Hark Raises $700M Series A for AI Interface Push
Hark, the AI startup founded by Figure founder Brett Adcock, has raised a $700 million Series A and is now valued at $6 billion, according to TechCrunch. The round is notable less because Hark has a public product than because investors are backing a still-secretive attempt to rebuild the user interface around AI-native systems.
What Hark is building
Hark's own site says the company is building "personal intelligence" that can listen, speak, see, remember context, and act through computers. It describes the product direction as a new interface to artificial intelligence made from native hardware devices, agentic computers, and speech, text, and vision models.

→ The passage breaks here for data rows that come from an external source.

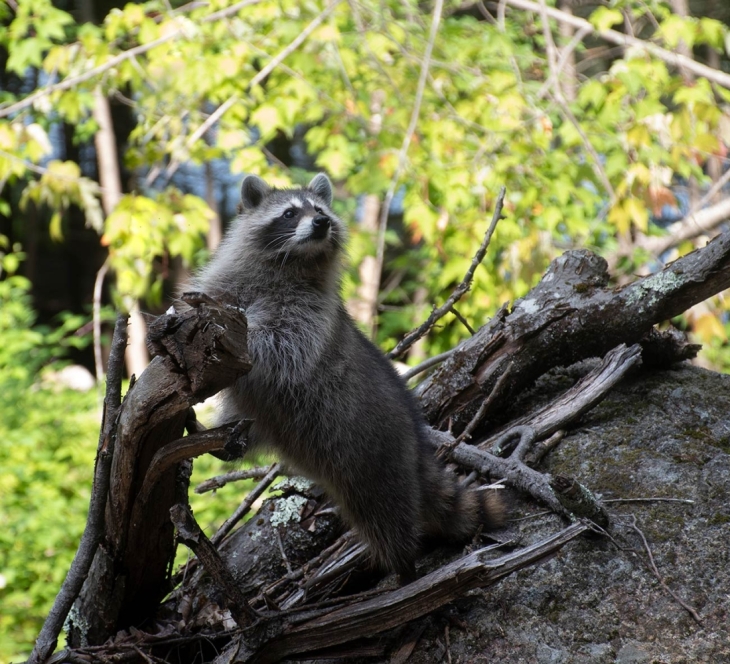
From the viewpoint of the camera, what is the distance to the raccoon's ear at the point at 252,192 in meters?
3.52

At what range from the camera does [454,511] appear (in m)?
2.82

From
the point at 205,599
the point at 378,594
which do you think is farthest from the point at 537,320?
the point at 205,599

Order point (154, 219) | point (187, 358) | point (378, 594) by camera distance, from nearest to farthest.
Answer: point (187, 358) < point (378, 594) < point (154, 219)

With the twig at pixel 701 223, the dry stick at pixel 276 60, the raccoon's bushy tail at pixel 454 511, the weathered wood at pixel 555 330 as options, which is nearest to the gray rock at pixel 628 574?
the raccoon's bushy tail at pixel 454 511

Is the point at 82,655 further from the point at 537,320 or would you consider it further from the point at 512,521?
the point at 537,320

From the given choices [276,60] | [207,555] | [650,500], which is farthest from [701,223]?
[207,555]

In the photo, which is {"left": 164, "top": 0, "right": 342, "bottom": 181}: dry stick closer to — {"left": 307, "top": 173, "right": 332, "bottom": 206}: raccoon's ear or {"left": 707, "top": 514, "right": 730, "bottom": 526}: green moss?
{"left": 307, "top": 173, "right": 332, "bottom": 206}: raccoon's ear

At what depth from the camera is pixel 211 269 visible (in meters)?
3.21

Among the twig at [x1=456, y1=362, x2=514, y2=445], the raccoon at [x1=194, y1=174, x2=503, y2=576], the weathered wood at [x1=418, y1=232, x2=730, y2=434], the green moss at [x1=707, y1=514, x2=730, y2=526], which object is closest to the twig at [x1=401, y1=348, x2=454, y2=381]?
the weathered wood at [x1=418, y1=232, x2=730, y2=434]

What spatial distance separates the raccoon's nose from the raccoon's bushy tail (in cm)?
98

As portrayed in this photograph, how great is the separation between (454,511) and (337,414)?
22.1 inches

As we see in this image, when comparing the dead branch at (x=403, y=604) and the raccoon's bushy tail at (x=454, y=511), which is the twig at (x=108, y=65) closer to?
the raccoon's bushy tail at (x=454, y=511)

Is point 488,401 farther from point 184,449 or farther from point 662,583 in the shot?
point 184,449

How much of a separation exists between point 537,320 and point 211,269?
1.38 m
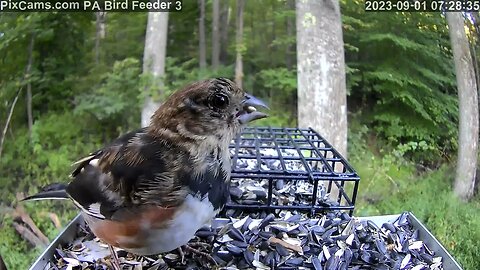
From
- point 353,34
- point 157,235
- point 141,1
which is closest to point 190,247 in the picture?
point 157,235

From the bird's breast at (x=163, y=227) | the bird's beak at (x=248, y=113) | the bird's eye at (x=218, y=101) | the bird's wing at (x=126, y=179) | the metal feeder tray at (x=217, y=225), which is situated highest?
the bird's eye at (x=218, y=101)

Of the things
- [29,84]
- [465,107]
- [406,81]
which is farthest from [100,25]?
[465,107]

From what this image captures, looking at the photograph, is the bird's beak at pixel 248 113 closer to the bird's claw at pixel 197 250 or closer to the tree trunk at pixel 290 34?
the bird's claw at pixel 197 250

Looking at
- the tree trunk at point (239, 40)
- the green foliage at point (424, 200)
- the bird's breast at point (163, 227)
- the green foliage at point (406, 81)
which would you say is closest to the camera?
the bird's breast at point (163, 227)

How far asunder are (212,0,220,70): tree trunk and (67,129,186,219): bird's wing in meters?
1.55

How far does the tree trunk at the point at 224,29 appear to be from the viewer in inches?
94.7

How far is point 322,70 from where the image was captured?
2.08 meters

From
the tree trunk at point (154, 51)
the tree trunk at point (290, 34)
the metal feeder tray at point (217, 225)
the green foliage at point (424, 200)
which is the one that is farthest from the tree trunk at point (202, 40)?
the metal feeder tray at point (217, 225)

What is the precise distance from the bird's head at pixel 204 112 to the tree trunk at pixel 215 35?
5.11 feet

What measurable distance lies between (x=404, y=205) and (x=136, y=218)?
107 cm

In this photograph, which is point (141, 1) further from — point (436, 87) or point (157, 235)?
point (157, 235)

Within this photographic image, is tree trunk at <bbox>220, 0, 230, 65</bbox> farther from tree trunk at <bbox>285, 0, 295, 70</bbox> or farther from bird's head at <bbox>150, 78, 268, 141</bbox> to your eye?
bird's head at <bbox>150, 78, 268, 141</bbox>

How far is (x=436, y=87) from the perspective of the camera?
5.48 feet

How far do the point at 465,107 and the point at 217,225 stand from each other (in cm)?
105
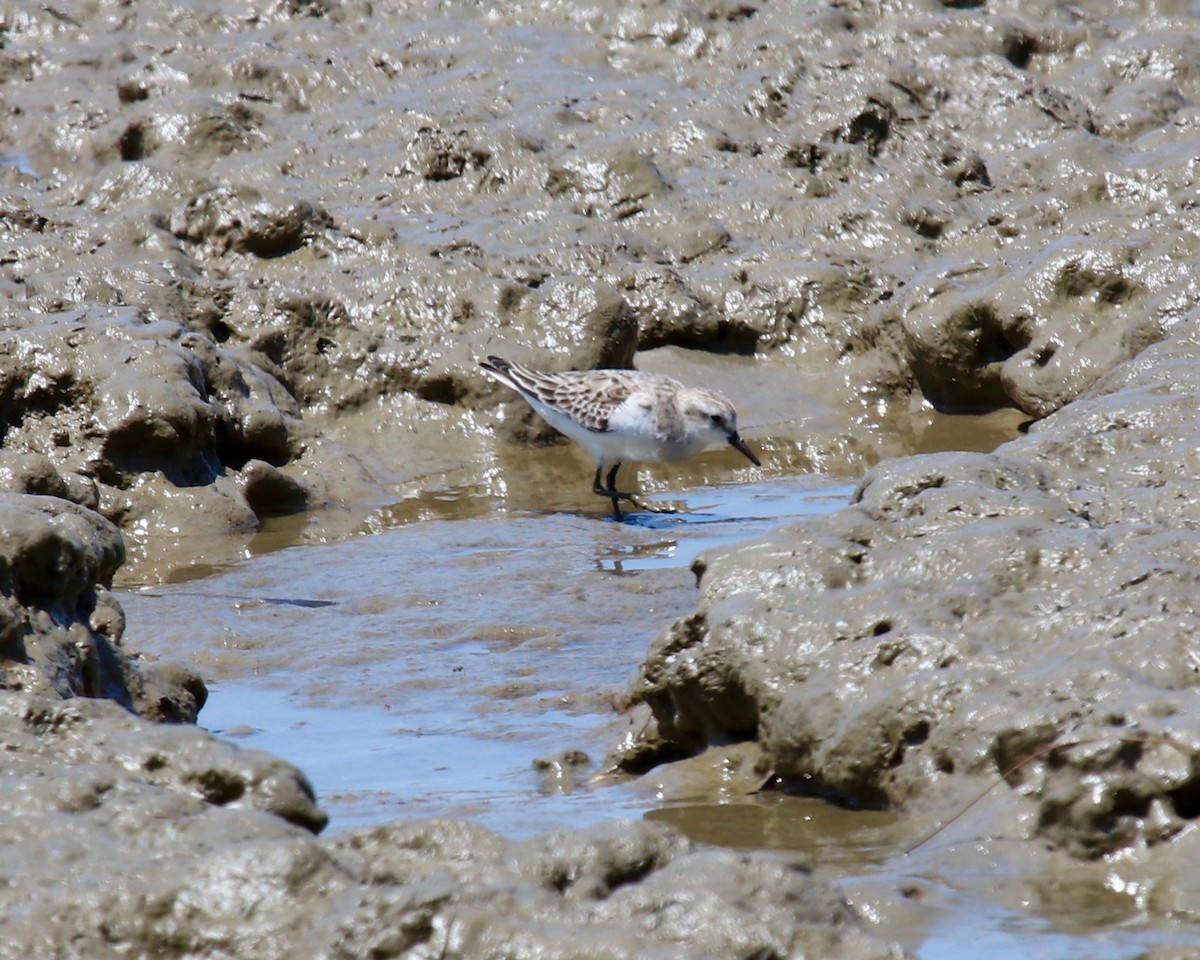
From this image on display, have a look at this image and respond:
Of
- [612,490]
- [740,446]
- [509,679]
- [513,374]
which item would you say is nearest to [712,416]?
[740,446]

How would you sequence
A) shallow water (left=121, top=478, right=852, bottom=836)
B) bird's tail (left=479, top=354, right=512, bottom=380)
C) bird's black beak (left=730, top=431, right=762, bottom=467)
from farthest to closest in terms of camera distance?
bird's tail (left=479, top=354, right=512, bottom=380)
bird's black beak (left=730, top=431, right=762, bottom=467)
shallow water (left=121, top=478, right=852, bottom=836)

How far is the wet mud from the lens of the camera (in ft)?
9.34

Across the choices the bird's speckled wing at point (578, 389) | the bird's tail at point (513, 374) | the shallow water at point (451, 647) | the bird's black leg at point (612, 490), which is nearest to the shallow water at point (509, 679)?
the shallow water at point (451, 647)

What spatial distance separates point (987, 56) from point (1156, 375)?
7.09 m

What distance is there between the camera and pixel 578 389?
908 centimetres

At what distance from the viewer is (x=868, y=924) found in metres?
3.07

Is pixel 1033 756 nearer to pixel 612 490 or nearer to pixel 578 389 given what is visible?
pixel 612 490

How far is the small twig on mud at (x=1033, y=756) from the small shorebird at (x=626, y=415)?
200 inches

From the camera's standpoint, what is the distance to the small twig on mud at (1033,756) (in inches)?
131

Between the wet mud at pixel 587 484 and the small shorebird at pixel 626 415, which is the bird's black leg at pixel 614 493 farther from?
the wet mud at pixel 587 484

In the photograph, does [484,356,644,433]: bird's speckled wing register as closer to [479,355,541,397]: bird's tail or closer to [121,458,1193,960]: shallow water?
[479,355,541,397]: bird's tail

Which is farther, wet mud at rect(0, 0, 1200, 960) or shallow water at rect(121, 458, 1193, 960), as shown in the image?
shallow water at rect(121, 458, 1193, 960)

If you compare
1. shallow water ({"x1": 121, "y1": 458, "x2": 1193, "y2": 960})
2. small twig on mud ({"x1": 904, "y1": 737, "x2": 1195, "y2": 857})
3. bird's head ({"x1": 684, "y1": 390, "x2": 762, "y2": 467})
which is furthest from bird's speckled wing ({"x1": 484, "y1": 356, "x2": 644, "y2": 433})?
small twig on mud ({"x1": 904, "y1": 737, "x2": 1195, "y2": 857})

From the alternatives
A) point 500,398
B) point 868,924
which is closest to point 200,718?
point 868,924
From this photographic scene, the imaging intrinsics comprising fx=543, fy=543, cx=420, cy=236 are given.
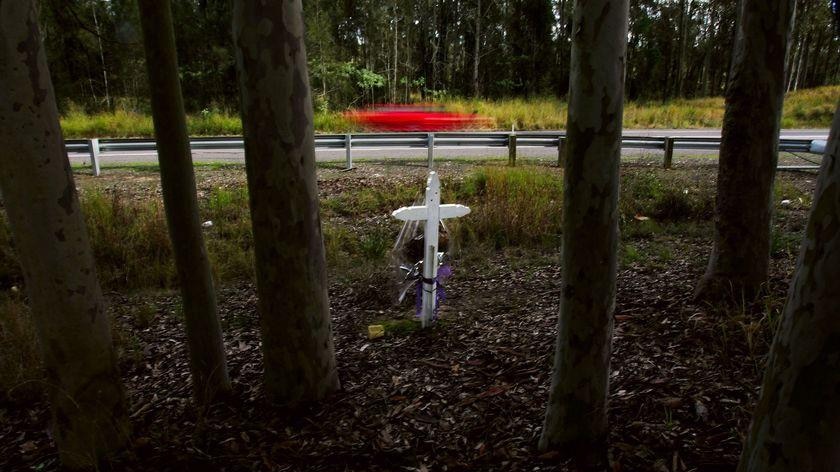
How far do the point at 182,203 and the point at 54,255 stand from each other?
76 cm

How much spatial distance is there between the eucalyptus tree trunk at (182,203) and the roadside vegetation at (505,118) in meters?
13.8

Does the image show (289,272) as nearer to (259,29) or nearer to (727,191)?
(259,29)

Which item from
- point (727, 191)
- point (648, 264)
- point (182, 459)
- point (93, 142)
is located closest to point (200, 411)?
point (182, 459)

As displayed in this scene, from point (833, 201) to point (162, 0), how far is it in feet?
9.93

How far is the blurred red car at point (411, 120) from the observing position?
17.5 metres

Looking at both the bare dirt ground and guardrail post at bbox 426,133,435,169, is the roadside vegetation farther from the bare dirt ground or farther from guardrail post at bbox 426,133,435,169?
the bare dirt ground

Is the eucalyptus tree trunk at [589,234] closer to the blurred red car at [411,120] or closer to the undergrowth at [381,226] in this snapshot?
the undergrowth at [381,226]

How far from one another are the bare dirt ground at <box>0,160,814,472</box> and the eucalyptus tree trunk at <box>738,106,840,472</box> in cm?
105

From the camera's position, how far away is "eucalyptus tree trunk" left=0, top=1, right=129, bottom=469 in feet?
7.41

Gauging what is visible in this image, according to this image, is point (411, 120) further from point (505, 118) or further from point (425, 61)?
point (425, 61)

The company is still in beta-access mode, so there is little public evidence about what users will actually experience. Earlier TechCrunch reporting said Hark had hired former Apple industrial designer Abidur Chowdhury as director of design and was working on models, hardware, and interfaces together rather than treating AI as another app layer.
Why it matters
The conservative read is that this is a large financing for an unfinished consumer AI bet. Hark is entering the same broad question facing OpenAI, Meta, Apple, and hardware startups: whether AI needs a new default interface beyond phones, browsers, and chat boxes.
For now, the verified facts are the financing report, the $6 billion valuation cited by TechCrunch, and Hark's public beta positioning. The product risk remains high because the company has not yet shown a clear device, pricing model, or release timeline.